(Scraped caption text)
==================================================

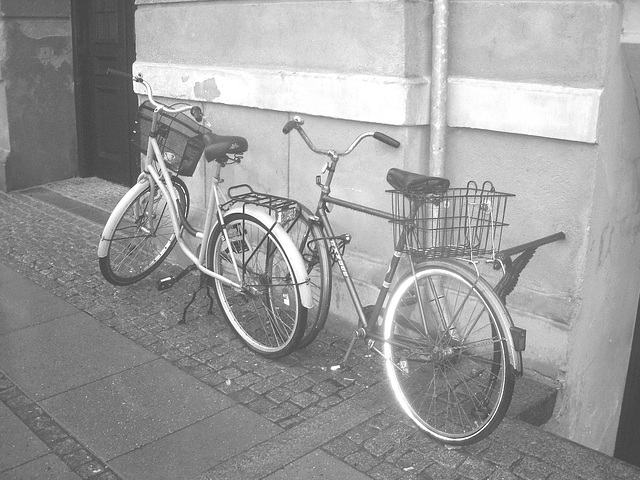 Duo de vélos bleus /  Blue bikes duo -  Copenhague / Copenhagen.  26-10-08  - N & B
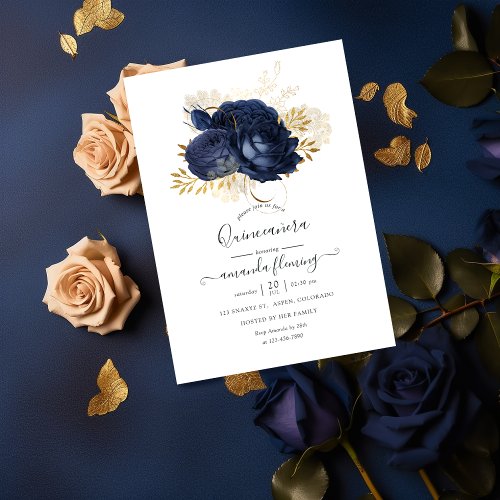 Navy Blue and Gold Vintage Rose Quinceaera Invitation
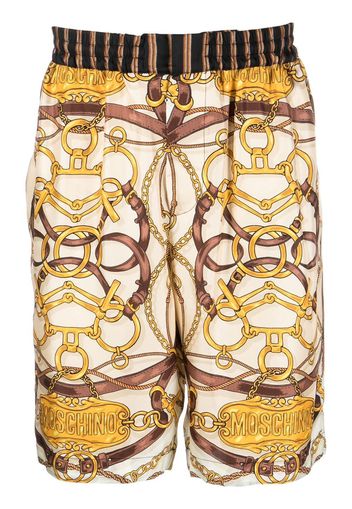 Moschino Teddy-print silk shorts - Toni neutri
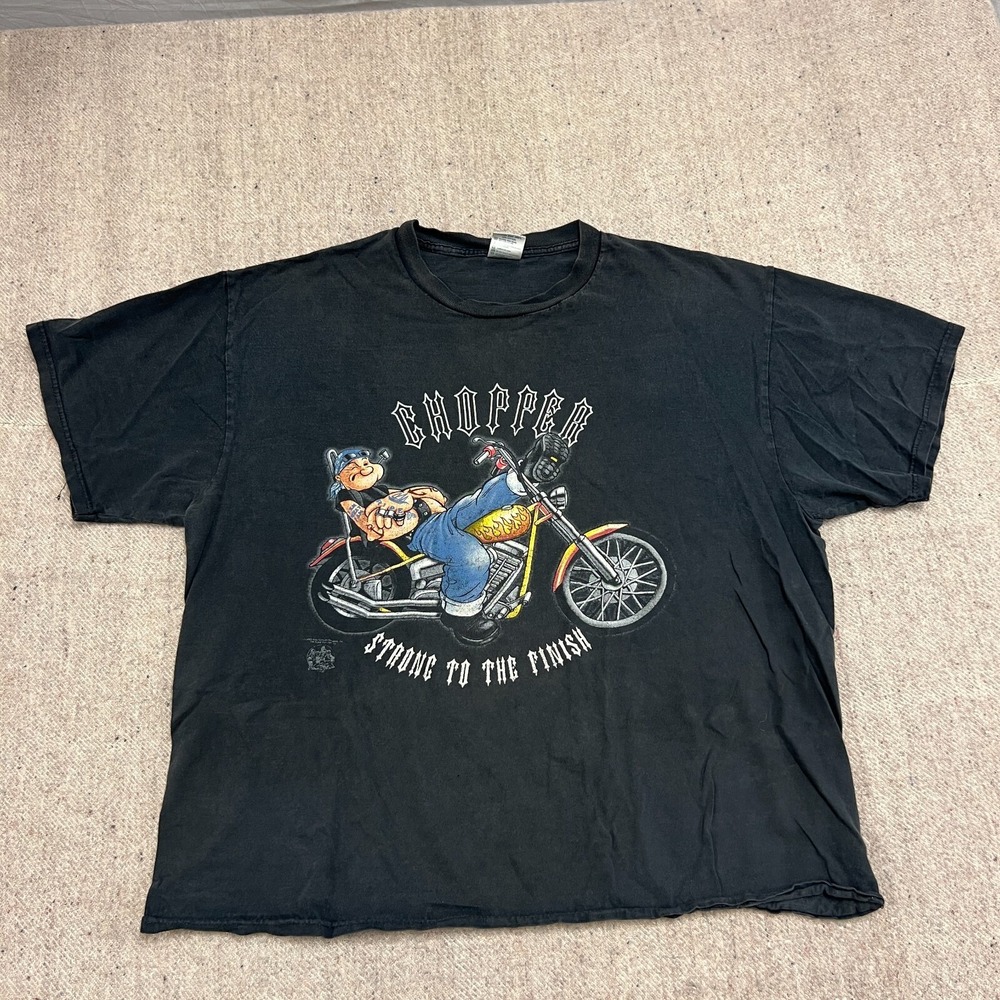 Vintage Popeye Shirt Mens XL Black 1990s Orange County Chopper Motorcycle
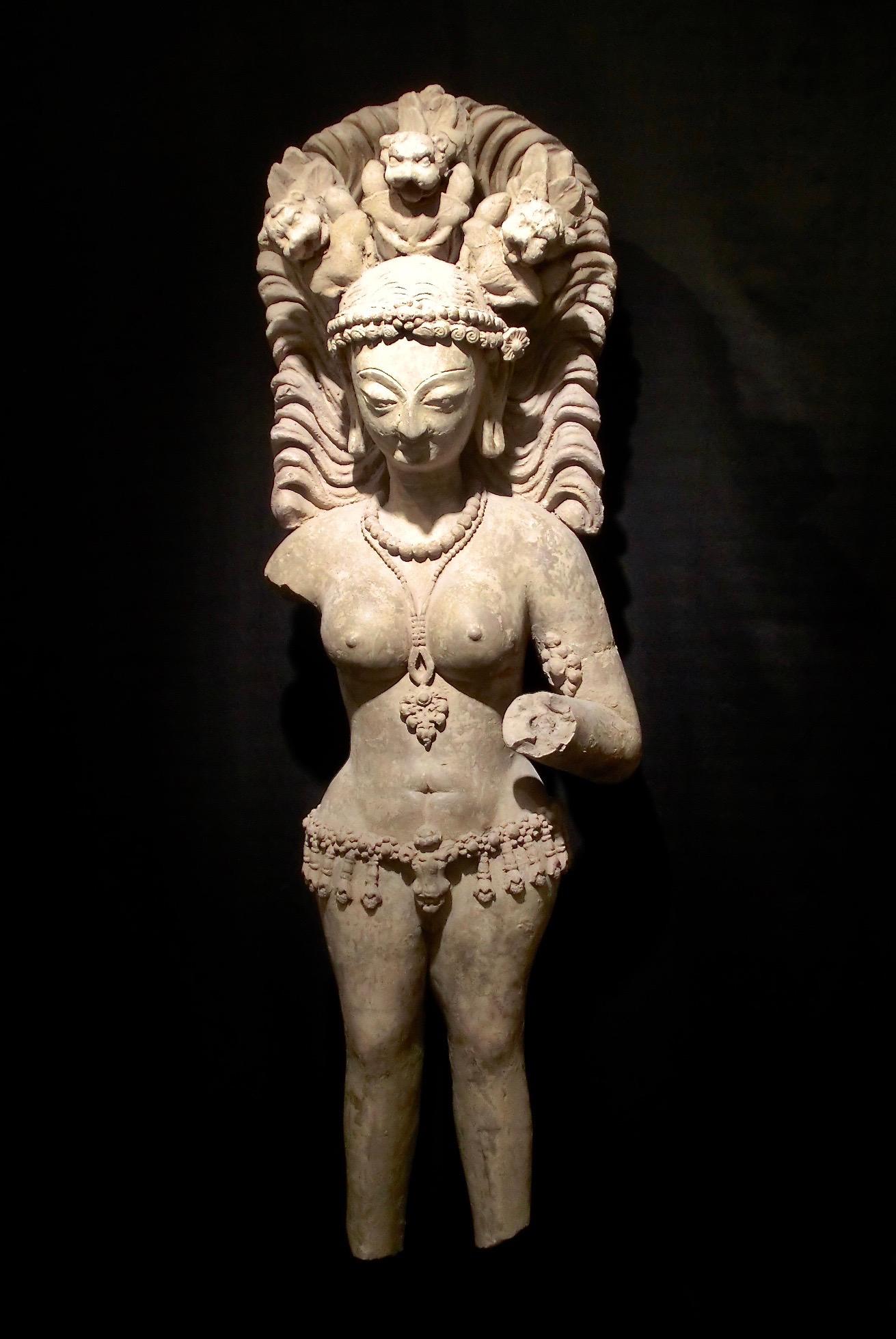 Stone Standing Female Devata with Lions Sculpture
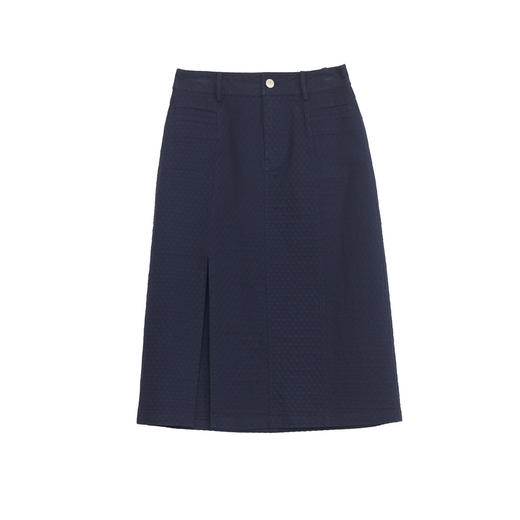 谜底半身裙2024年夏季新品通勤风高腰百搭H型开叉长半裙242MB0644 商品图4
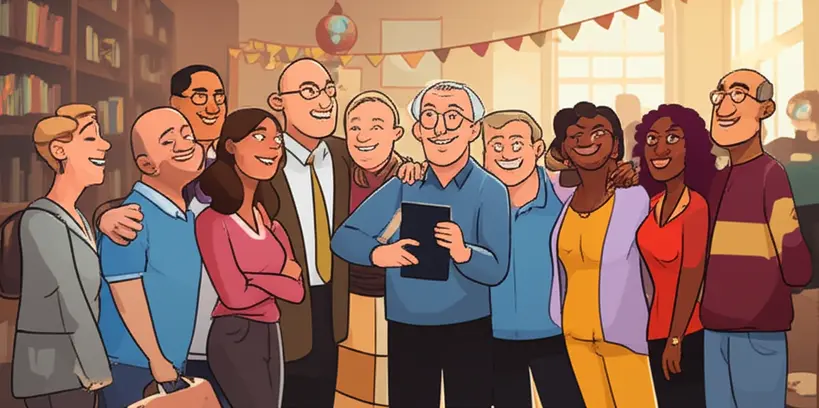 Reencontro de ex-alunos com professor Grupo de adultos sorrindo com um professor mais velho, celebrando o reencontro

==================================================

§ **GOAL OF THE EXERCISE**
Could you copy out every line of the material above word for word, without the pictures?

§ **SOLUTION TO THIS EXERCISE**
 Duo de vélos bleus /  Blue bikes duo -  Copenhague / Copenhagen.  26-10-08  - N & B
 Navy Blue and Gold Vintage Rose Quinceaera Invitation
 Moschino Teddy-print silk shorts - Toni neutri
 Vintage Popeye Shirt Mens XL Black 1990s Orange County Chopper Motorcycle
 Stone Standing Female Devata with Lions Sculpture
 谜底半身裙2024年夏季新品通勤风高腰百搭H型开叉长半裙242MB0644 商品图4
 Reencontro de ex-alunos com professor Grupo de adultos sorrindo com um professor mais velho, celebrando o reencontro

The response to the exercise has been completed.